• [Source extract]
[Start of Attachment]

The systematic review of the neonatal oxygen saturation targeting trials Askie LM, et al. Effects of targeting lower versus higher arterial oxygen saturations on death or disability in preterm infants. Cochrane database of systematic reviews (Online). 2017;4:Cd011190.
confirmed the increase in mortality with lower saturation targets (85 to 89%) compared to higher targets (91 to 95%) that was shown, in very preterm babies, by most of the individual trials, and showed very little heterogeneity between the trials. That review was limited to trials that enrolled patients at birth or soon after, and therefore excluded the first BOOST trial, and STOP-ROP. Those two trials enrolled children later in their hospital stay (for BOOST it was kids born before 30 weeks who still were on oxygen at 32 weeks, for STOP-ROP eligible babies had pre-threshold retinopathy and who needed oxygen to stay at or above 94%). They both randomly compared saturations in the low 90’s to saturations in the high 90’s

Despite the differences between the trials they both seemed to show somewhat worse pulmonary outcomes with higher saturations, including more babies on oxygen for longer, in STOP-ROP for example, at 3 months corrected age, well after the intervention had finished, there were 47% of the high saturation babies still on oxygen compared to 36% in the low saturation group. There were also twice as many babies still hospitalized at 3 months corrected (13% vs 7%), and more use of all the pulmonary medications reported. In the BOOST trial more babies went home on oxygen in the high saturation target group, but this could be predicted by trial design which maintained the target ranges for as long as the kids were in oxygen, so in the high saturation group it would be harder and take longer to be weaned off oxygen, by study design, They were also however, more likely to get steroids or diuretics, and more likely to be re-hospitalized during the first year of life and there were slightly more pulmonary deaths in the high saturation group. All of which suggests that targeting even higher saturations than the NeoPROM trials, and aiming for saturations above 94%, at least after the initial acute phase, might increase pulmonary oxygen toxicity enough to have an adverse clinical impact.

This new systematic review and meta-analysis (Chu DK, et al. Mortality and morbidity in acutely ill adults treated with liberal versus conservative oxygen therapy (IOTA): a systematic review and meta-analysis. The Lancet. 2018;391(10131):1693-705)
is one of a kind that I often criticise, studies of widely different patient populations are lumped together, so it doesn’t satisfy Barrington’s rule, that to be meta-analyzed patients should have been able to be eligible for each study. This review, however, searched for all studies of critically ill adults who were randomized to conservative or liberal oxygen strategies. It includes adults with a recent stroke, or septic shock or appendicitis, post-myocardial infarction or cardiac arrest. That makes me a bit sceptical about the applicability to all of those different groups, also the duration of the randomized intervention, and the actual oxygen concentrations administered where varied, although most of the conservative oxygen groups were on 21%. The authors found 25 randomized trials with a total of over 16000 patients, and overall, in the safety analysis, there was an increase in mortality. The benefit of doing a review like this is that you can get enough patients to find small changes in infrequent outcomes just by increasing the total numbers. In-hospital mortality was increased by 21%, which sound enormous, but in fact the increase was from about 3% to about 3.7%, 30 day mortality increased from 5.6% to 6.4%. Whether these differences really apply to all subgroups of patients is uncertain, but the review was not able to show any benefit of giving more oxygen.

[End of Attachment]

• [Exercise data]
[Start of Attachment]

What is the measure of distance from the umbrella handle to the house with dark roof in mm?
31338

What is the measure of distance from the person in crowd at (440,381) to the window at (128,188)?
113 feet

[End of Attachment]

• [What to do]
a. From the oxygen-targeting text, list the conditions of the adults that it says the new systematic review includes.
b. Reproduce word for word the portion of the oxygen-targeting text starting with "The systematic review" and going on through "reviews (Online). 2017;4:Cd011190.".

• [Exercise answers]
a.
- Recent stroke
- Septic shock
- Appendicitis
- Post-myocardial infarction
- Cardiac arrest

b.
The systematic review of the neonatal oxygen saturation targeting trials Askie LM, et al. Effects of targeting lower versus higher arterial oxygen saturations on death or disability in preterm infants. Cochrane database of systematic reviews (Online). 2017;4:Cd011190.